21/11/2016

Missão do Sagrado Coração: Convivência junto aos povos indígenas do MS



O ladrão não vem senão para roubar, matar e destruir; eu vim para que tenham vida e a tenham em abundância. (Jo 10,10)

“Para que sejam respeitados os povos indígenas, ameaçados na sua identidade e na sua própria existência”. Essa foi a prece que o papa Francisco fez em favor dos indígenas que historicamente são maltratados, excluídos, desprezados, massacrados, mortos.
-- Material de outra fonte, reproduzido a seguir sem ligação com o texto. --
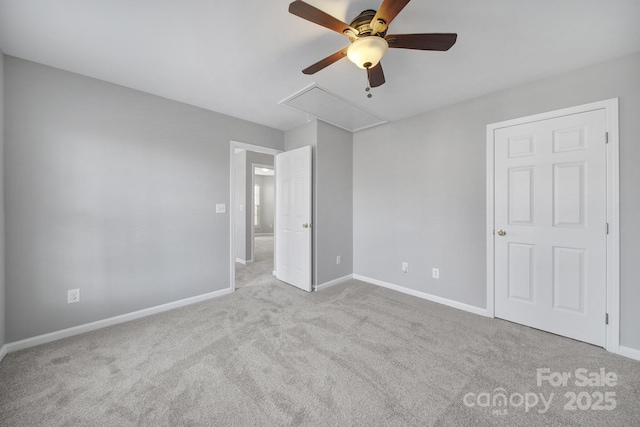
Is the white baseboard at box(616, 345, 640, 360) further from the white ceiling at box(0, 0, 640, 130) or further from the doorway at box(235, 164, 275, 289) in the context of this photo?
the doorway at box(235, 164, 275, 289)

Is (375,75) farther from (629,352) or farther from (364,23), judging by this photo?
(629,352)

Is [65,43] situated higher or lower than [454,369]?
higher

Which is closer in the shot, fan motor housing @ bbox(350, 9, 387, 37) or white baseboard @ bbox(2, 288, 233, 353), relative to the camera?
fan motor housing @ bbox(350, 9, 387, 37)

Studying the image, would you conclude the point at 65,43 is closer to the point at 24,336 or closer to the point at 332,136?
the point at 24,336

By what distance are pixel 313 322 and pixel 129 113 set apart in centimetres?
297

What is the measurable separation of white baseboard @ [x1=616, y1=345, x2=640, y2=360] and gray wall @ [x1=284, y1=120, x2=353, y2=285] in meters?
2.83

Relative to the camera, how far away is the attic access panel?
104 inches

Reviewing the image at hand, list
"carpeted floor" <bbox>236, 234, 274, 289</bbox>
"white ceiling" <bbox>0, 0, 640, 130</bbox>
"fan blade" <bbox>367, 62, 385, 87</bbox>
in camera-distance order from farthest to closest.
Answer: "carpeted floor" <bbox>236, 234, 274, 289</bbox>
"fan blade" <bbox>367, 62, 385, 87</bbox>
"white ceiling" <bbox>0, 0, 640, 130</bbox>

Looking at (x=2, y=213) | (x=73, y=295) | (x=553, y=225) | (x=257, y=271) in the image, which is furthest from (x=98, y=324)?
Result: (x=553, y=225)

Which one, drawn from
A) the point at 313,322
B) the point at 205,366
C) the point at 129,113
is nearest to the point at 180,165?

O Espírito Santo que conduz a história rumo a cristificação do universo e distribui os dons e carismas conforme a vontade do Pai e as necessidades da humanidade jamais deixou que os primeiros habitantes da tão sofrida América viessem a desaparecer, sendo que em meio a tanta opressão surgiram sempre vozes que se levantaram para os defender. Mesmo que por vezes parece que a busca pela ‘Terra sem males’ torna-se cada vez mais distante, a esperança de sua realização jamais se afastou do coração e dos ideais dos povos indígenas deste nosso imenso país.


Na certeza de que Deus está a encaminhar os nossos corações, em abril de 2016 nos é apresentado a proposta de viver com os povos indígenas do Mato Grosso do Sul pelo período de aproximadamente 15 dias. Tal proposta foi acolhida com abertura e alegria, sem muitas pretensões mas apenas o desejo de estar e viver com tal realidade que por vezes nos é apresentado tão distante e em extinção.

Sendo assim, após 14 horas de viagem chegamos a Campo Grande (MS), onde somos recebidos pelos missionários do Cimi (Conselho Indigenista Missionário), e pelas Irmãs Franciscanas de Nossa Senhora Aparecida. Com uma fraterna acolhida e um profundo espírito missionários nos é apresentado um panorama geral e histórico da situação da população indígena no Mato Grosso do Sul. Pelo engajamento e pela emoção com que os envolvidos falaram, logo percebe-se que pela situação complicada, desafiadora e degradante há um profundo apelo evangélico que clama por libertação. Índios desaparecidos, muitos assassinados, famílias despejadas, crianças morrendo em consequência ao uso de agrotóxicos, um verdadeiro genocídio. Uma militarização formada por deputados, fazendeiros, meios de comunicação, força militar, guardas (jagunços) contratados por fazendeiros para “proteger as terras” e que matam os indígenas indiscriminadamente. Logo percebe-se que seria uma experiência inesquecível.  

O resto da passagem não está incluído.